Companies across industries are turning to semi-autonomous computers (better known as bots) to improve operational efficiency, reduce costs and increase margins. In this first installment of an ongoing series, we examine the overall promise of automation before exploring how it’s impacting the banking, insurance and healthcare industries. (Part 1 of a four-part series)

Quality, speed or price. Conventional wisdom suggests that sustainable businesses can only excel in two areas at the expense of the third. For example, if your product or service is high in quality and fast, it must also be high-priced. Or if it’s fast and affordable, it must also be low in quality.

This formula became especially fitting post the Industrial Revolution, throughout the 1800s. Back then, words such as “innovation,” “machines,” “factories” and “processes” were euphemisms for greater efficiency. The idea (and even some of the same words) has lived on ever since.

The Allure of Bots

Today, businesses are increasingly turning from hardware that automates menial and manual tasks to semi-autonomous software, or “bots,” that more quickly and accurately handle menial activities that augment and extend human capabilities. The allure of these new machines: they are more easily trained than humans; they aren’t easily bored with rote and routine tasks; they rarely call in sick (though they do require upkeep); and, importantly, they operate at a fraction of the cost of their human counterparts. 

Figure 1

While cost containment is one important reason that banks, brokerage houses, insurers and healthcare payers are deploying bots, process automation is more about driving the best value, productivity and user (i.e., employee, customer or partner) experience than it is a race to the bottom. It’s a balance of quality improvement and efficiency as much as it is about cost savings.
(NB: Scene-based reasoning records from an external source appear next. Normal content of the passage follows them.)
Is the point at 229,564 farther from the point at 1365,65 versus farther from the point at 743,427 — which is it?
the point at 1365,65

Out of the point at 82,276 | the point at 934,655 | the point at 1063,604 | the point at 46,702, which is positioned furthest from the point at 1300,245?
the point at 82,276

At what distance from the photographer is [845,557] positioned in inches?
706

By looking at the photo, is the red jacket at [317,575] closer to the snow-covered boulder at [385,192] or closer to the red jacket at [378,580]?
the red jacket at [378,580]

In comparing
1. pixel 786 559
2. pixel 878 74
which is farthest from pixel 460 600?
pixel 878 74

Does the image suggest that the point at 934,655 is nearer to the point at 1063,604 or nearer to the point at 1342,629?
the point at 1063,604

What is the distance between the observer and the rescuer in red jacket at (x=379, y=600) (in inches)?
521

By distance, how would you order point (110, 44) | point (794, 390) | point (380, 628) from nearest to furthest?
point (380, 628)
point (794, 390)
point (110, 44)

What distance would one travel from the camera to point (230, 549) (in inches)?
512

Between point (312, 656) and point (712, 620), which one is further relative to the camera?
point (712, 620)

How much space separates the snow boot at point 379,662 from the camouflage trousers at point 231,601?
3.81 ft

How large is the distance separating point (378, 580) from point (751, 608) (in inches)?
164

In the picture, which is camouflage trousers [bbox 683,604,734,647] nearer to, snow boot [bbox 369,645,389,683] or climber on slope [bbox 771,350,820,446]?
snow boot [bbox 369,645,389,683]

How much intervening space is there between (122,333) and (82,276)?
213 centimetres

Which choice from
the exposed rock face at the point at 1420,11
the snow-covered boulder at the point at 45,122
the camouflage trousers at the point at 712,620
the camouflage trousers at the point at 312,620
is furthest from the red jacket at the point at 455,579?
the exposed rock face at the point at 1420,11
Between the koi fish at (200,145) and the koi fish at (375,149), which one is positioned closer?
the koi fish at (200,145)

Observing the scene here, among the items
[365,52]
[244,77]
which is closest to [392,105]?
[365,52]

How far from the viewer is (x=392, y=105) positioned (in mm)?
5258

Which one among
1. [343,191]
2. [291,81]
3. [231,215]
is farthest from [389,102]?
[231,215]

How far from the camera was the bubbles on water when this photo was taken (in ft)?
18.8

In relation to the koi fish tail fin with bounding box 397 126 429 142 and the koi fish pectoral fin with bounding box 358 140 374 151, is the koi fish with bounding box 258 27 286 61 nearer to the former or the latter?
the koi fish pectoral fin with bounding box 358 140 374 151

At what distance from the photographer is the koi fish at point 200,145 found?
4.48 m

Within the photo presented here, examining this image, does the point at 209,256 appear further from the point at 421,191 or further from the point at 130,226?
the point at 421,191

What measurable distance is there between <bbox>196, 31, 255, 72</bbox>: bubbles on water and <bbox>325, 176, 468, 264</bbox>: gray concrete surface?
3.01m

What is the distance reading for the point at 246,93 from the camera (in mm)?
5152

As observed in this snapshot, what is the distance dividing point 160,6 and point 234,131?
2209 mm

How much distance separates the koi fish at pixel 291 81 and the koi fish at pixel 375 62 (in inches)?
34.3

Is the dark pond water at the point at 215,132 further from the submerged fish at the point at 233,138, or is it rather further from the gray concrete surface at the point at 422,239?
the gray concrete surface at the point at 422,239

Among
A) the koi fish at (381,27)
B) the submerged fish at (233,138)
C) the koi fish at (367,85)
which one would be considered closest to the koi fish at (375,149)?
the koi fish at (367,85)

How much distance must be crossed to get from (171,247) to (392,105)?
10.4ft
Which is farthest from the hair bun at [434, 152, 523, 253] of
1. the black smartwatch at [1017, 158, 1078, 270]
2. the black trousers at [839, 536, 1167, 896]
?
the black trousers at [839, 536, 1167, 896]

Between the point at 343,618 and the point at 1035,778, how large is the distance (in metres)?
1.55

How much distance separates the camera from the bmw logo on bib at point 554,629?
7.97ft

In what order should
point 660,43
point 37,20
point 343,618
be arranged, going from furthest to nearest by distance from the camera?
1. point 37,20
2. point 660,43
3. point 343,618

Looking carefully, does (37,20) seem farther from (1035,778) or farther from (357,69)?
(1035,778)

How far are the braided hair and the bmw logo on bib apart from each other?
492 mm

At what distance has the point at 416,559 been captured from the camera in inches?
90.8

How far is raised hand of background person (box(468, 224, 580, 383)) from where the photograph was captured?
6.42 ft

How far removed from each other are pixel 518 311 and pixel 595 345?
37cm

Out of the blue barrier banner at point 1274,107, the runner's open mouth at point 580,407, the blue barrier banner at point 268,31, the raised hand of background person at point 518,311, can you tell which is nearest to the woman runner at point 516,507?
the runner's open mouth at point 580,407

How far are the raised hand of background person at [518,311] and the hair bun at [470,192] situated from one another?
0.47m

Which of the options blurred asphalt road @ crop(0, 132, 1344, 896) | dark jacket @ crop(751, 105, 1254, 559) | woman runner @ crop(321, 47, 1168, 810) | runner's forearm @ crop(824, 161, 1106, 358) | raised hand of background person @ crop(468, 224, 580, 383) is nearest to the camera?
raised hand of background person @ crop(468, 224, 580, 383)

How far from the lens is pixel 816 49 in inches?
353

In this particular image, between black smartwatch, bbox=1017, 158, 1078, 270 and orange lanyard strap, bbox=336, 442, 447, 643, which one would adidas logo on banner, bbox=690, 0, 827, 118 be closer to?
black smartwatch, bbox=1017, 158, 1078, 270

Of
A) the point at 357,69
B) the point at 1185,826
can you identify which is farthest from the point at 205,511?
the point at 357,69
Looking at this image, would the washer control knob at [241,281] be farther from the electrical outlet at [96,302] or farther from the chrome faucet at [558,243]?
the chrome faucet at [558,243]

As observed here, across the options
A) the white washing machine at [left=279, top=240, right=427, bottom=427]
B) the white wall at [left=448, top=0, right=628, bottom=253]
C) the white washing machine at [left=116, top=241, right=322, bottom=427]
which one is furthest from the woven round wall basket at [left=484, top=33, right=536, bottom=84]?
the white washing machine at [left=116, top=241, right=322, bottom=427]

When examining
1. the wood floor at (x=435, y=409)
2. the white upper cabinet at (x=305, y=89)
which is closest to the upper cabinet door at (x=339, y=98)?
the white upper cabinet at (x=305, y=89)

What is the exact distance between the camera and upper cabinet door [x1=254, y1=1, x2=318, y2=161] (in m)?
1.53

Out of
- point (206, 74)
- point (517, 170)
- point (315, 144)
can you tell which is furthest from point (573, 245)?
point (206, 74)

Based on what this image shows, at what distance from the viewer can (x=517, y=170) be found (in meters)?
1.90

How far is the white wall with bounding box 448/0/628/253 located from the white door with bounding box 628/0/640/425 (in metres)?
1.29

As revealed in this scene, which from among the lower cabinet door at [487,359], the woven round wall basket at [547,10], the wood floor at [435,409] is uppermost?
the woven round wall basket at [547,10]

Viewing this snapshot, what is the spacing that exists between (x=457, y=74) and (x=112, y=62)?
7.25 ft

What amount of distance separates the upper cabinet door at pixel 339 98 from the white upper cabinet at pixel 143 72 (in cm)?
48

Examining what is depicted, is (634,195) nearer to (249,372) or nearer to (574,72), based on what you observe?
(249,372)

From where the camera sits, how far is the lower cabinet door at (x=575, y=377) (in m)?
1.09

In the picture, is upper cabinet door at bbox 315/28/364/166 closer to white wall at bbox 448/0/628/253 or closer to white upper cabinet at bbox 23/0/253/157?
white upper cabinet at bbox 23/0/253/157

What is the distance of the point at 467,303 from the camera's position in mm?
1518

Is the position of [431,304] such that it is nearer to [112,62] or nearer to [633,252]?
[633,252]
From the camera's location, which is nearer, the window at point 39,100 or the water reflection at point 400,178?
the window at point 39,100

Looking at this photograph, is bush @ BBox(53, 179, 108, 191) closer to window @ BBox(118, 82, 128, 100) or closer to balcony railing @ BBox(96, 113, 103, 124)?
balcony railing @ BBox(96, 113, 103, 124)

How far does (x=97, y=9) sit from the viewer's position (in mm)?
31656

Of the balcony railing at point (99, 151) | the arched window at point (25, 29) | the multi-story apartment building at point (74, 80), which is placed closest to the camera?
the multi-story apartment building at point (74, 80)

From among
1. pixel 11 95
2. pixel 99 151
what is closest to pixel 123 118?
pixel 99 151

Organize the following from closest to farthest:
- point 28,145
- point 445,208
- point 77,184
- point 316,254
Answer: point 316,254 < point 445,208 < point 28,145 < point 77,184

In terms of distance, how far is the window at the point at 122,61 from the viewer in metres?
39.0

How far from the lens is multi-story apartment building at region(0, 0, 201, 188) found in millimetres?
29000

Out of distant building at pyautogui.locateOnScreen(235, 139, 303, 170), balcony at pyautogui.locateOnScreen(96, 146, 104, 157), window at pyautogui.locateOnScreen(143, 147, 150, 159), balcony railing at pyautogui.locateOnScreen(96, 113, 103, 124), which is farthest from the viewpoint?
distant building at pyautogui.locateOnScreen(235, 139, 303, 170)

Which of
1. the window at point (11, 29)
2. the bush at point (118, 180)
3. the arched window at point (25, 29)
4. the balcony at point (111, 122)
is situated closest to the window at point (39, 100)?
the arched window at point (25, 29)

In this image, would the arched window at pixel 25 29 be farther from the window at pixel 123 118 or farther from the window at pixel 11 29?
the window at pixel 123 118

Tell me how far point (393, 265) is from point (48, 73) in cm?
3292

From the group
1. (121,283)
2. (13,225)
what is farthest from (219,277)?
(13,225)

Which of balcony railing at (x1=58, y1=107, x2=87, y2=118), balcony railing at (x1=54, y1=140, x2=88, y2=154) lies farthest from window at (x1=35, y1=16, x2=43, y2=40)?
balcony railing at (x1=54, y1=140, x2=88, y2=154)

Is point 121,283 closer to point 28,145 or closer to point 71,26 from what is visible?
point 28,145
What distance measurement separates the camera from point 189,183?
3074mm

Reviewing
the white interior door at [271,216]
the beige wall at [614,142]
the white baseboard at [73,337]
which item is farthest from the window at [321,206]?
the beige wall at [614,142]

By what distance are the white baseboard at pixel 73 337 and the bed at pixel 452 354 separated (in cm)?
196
But like the cotton gin and factories of yesteryear, the question isn’t “Should my organization adopt automation?” After all, the type of automation shouldn’t be a primary concern. The first question becomes, “Where and what can be automated?” and the second, “How much can we out task to a bot?”

To address this point, McKinsey & Company research found that upwards of 30% of all occupational tasks today could be automated with machines. Obviously, there will be casualties. Change and uncertainty will forever be a cause for human concern, especially for those directly affected by the change. But also like the early days of factory automation, the economic tide of the last two hundred years has benefited significantly more individuals than it has hurt.

That said, bots are emerging throughout the large back offices and call centers of banks, brokers, insurers and healthcare payers, taking on repetitive, low-judgement, high-error prone or compliance-needy tasks.

Reducing Processing Time and Increasing ROI

For example, one of our banking clients recently adopted an intelligent automation solution to review more than 40,000 statements and 200,000 pages of information to reduce manual (and monotonous) efforts by almost 95%. Another in the manufacturing industry implemented optical recognition technology to cut its processing time in half while maintaining 98% accuracy. Similar gains of 30% to 200% return on investment (ROI) have been achieved elsewhere, according to a recent study by Cognizant’s Global Technology Office. 

Whereas cost savings were previously achieved by assembly lines, cheaper labor or employee-empowering software, today’s gains are coming from intelligent machines and algorithms that are capable of applying reams of big data regardless of format and making informed decisions on their own. And it’s not necessarily a zero sum or either-or game. 

Early winners are finding ways to blend human and bot workers, complementing each other’s strengths and weaknesses. In other words, business leaders don’t care how a task gets completed (in this case either with bots or humans); they just want it done faster, with fewer errors and for less. There is no distinction.

As for the human cost of increased hiring of “bots,” most research suggests that workers will benefit overall from process automation. After all, much of the displaced work is low-skill, rote and largely unsatisfying. Many new human jobs will be created to maintain and “manage” new bot workers. And the rise of process automation will create new jobs.

As McKinsey reports, thousands of bots need care and attention — in the form of maintenance, upgrades and cybersecurity protocols. Installing all of those bots will undoubtedly create an additional layer of architecture, which requires more human governance and oversight by the IT organization.

Economic implications aside, intelligent process automation is really just the latest and greatest mechanism that companies can use to achieve continuous innovation. All the technology in the world isn't going to make a difference if it's underwritten by messy or complicated processes. Bot-enabled machine-powered process automation forces organizations to re-wire and redesign their outdated operations.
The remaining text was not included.